2. Simplifying fabrication: Using straightforward geometries would reduce manufacturing complexity and cost.

After researching the possible options, we settled on two that met all our requirements:

• Rectangular vessel (see fig.1): This design closely follows the contours of the poloidal magnetic system. It provided more internal space between the PFCs and simplified the installation of in-vessel components.
• Cone-shaped vessel: This alternative brought the conducting wall closer to the plasma, potentially enhancing vertical stability through passive stabilization, though reducing the available space for in-vessel components.
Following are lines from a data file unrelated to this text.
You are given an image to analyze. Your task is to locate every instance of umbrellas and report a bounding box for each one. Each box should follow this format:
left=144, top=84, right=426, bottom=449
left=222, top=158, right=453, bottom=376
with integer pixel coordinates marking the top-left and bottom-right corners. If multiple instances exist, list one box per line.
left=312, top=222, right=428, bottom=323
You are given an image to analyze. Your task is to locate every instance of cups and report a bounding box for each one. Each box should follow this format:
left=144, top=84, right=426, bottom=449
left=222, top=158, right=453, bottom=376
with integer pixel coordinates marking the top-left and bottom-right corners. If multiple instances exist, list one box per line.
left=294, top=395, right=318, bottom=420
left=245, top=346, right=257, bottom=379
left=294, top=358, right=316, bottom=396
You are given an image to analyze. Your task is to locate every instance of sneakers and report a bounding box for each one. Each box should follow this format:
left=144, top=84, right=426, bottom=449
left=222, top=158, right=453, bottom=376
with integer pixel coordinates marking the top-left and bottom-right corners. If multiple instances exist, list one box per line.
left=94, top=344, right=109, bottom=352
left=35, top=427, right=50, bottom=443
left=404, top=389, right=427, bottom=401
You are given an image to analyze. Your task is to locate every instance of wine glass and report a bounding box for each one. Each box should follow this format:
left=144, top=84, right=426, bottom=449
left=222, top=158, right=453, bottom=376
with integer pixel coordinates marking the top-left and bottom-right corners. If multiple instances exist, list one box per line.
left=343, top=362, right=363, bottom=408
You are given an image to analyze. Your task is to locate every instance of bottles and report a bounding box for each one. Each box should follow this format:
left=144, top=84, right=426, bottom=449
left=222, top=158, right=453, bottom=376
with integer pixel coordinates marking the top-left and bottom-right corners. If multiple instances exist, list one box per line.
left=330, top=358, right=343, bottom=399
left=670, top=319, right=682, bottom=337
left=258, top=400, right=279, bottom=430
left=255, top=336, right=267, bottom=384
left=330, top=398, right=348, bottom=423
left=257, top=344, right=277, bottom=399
Challenges in Plasma Vertical Stability

To determine which vacuum vessel design best met the design requirements, digital replicas of each option were created. Each digital replica was simulated in NSFSim, a powerful tool for modeling plasma behavior under various operating conditions [2, 3]. NSFsim allows for plasma scenario calculations and the modeling of Vertical Displacement Events (VDEs) and subsequent disruptions. VDEs pose a significant challenge for tokamaks, particularly in systems with negative triangularity, where the natural plasma stability limits differ from those of traditional configurations. Preventing disruptions is critical to ensure safe operation of the device.

During these simulations (results are shown in figure 2), it became clear that the cone-shaped design gives the control system 1.5 times more time to react and avoid VDEs under the same conditions (same active/passive coils, identical plasma configuration). However, neither design option provided sufficient vertical stability for the plasma without additional stabilization measures. This highlights the need for an efficient stabilization system that balances passive and active components. For example, passive stabilization with high 𝛕wall provides the active stabilization system with more time to react to instabilities. At the same time it might slow down the penetration of the stabilizing field generated by the active stabilization system.
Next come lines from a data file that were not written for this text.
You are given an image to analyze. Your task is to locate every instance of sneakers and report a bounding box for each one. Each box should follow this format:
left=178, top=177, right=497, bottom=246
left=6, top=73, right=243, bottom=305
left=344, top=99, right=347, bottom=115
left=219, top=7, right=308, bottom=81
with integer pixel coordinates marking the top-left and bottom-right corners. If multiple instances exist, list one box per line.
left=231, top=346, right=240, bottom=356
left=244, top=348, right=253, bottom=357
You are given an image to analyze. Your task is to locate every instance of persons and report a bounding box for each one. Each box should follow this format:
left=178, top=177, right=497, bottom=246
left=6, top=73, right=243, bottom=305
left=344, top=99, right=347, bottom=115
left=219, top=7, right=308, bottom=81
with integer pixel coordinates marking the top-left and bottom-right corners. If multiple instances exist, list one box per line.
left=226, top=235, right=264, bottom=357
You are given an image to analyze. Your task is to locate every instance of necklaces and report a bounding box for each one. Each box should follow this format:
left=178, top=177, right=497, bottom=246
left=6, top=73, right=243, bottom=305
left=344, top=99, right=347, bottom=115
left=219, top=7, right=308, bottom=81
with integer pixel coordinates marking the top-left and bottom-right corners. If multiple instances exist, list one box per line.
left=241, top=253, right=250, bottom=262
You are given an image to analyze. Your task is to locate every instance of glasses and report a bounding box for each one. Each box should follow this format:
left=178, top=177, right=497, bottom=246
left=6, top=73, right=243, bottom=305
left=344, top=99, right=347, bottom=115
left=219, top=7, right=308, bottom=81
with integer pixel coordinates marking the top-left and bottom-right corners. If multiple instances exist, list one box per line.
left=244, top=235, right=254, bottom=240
NSFsim was instrumental in identifying these issues early in the design process, enabling adjustments to both passive and active stabilization strategies before advancing to detailed engineering design. These adjustments highlighted a crucial lesson: early-stage designs need comprehensive testing through simulations that encompass all major physical phenomena, such as magnetohydrodynamic (MHD) stability and electromagnetic interactions.

Lessons Learned and Broader Implications

This project underscores the importance of integrating physics-based simulations into every stage of tokamak design. While initial designs focused on magnetic equilibrium and maximizing space utilization, subsequent analyses revealed gaps in addressing vertical stability — a key aspect of operational safety and performance.

Key takeaways include:

1. Comprehensive modeling: Beyond equilibrium calculations, MHD stability analyses and electromagnetic load simulations are essential for ensuring robust designs.
2. Iterative optimization: Design processes should remain flexible to incorporate findings from advanced simulations and experimental data.
3. Interdisciplinary collaboration: Effective communication between physicists and engineers is crucial to balancing competing priorities such as stability, manufacturability, and cost.

The experience gained from this project contributes valuable insights to ongoing efforts in designing next-generation fusion devices, including those with unconventional plasma shapes like negative triangularity.

Conclusion

The development of a vacuum vessel for a negative triangularity tokamak illustrates both the challenges and opportunities inherent in fusion engineering. By combining innovative design approaches with rigorous simulation-based validation, it is possible to address complex issues such as vertical plasma stability while maintaining practical considerations like manufacturability. NSFSim has proven to be an invaluable tool in this process, enabling not only scenario modeling but also disruption modeling — key factors for ensuring safe and reliable operation. These lessons will inform future advancements in tokamak technology, bringing us closer to achieving sustainable fusion energy.